● **Source passage**:
□ □ □ □ □ □ □
If you want to reduce costs look for a conditioning cube with a similar specification as baileys. E.g i feed badminton conditioning nuggets to my old horse, they are very similar to the baileys but £1.50 a bag cheaper and my horse loves them.


----------



## kezimac (3 January 2010)

if you get soya oil from tesco it has added vitamin e.  its good for weight gain - my vet suggested i feed my 450kg mare 1/2 pint a day. it really piled the weight onto her. 
mine has arthirits and i was thinking of swopping to linseed oil for the anti inflammatory properties but if yours doesnt get soya as cheaper, as linseed oil is expensive
dont feed veg oil has too many additives thats not good for horses.


----------



## lucymay9701 (4 January 2010)

Hi, Thanks for your reply.  Please can you tell me what is the make of the barley rings that have linseed added?  Do they also have antioxidants in?  She has a vitamin/mineral supplement but it doesn't have additional vit E in.  Would the barley rings be suitable for a horse not in work?  

I'm glad I didn't buy the outshine as sounds like she wouldn't have liked it!  I don't think she'd like the dengie alfa a oil as she's not keen on the dengie chaffs.  She wasn't keen on the dodson and horrell alfa a either but is eating the baileys alfalfa blend better, I think because its softer.

Thanks again

Lucyx


----------



## lucymay9701 (4 January 2010)

Hi, Thanks for your reply.  If I add the oil I was thinking of adding 300-400ml as she's about 600kg but only eats 2 scoops alfa alfa blend per day.  Someone said 1 scoop will absorb about 200ml.  I assume 300-400ml is not a huge amount?  Just thought I'd double check as I'm a bit worried about not adding any antioxidants now but your vet seems to think its OK?
Thanks again
Lucyx

PS Edited to say just noticed it was you who said re 1 scoop soaking up 200ml!
□ □ □ □ □ □ □
● **Exercise instructions**:
• A. In the horse-feed thread, how much soya oil per day did kezimac's vet suggest for a 450kg mare?
• B. Count the lines of the listing that contain the string "right", and reply with the number alone.
The horse-feed thread has no connection to the listing.

● **Data section**:
□ □ □ □ □ □ □
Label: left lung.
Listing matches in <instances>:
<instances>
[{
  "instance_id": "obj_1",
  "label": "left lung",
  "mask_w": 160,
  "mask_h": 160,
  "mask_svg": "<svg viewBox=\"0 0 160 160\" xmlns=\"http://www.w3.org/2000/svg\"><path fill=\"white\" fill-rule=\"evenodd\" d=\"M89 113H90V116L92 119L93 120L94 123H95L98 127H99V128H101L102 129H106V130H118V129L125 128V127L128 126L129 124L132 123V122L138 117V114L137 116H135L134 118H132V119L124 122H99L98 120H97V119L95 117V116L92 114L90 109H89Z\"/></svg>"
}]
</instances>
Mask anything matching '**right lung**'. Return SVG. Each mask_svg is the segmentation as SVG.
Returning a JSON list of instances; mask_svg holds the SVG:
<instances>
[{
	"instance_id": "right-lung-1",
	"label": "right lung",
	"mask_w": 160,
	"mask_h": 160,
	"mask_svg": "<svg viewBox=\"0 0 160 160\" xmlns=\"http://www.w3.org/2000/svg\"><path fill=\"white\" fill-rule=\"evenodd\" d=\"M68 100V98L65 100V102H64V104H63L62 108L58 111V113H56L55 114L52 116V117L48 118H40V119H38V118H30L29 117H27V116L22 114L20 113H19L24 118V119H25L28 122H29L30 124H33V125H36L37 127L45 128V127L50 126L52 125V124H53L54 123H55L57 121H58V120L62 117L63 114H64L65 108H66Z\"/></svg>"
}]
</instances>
□ □ □ □ □ □ □
● **Task-by-task outputs**:
• A. Half a pint a day.

• B. 3